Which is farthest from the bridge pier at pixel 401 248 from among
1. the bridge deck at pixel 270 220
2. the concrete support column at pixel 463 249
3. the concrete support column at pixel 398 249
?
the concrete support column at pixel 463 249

Written problem
Please retype the entries above without changing a word.

Finished task
Which is farthest from the bridge pier at pixel 401 248 from among
1. the bridge deck at pixel 270 220
2. the concrete support column at pixel 463 249
3. the concrete support column at pixel 398 249
?
the concrete support column at pixel 463 249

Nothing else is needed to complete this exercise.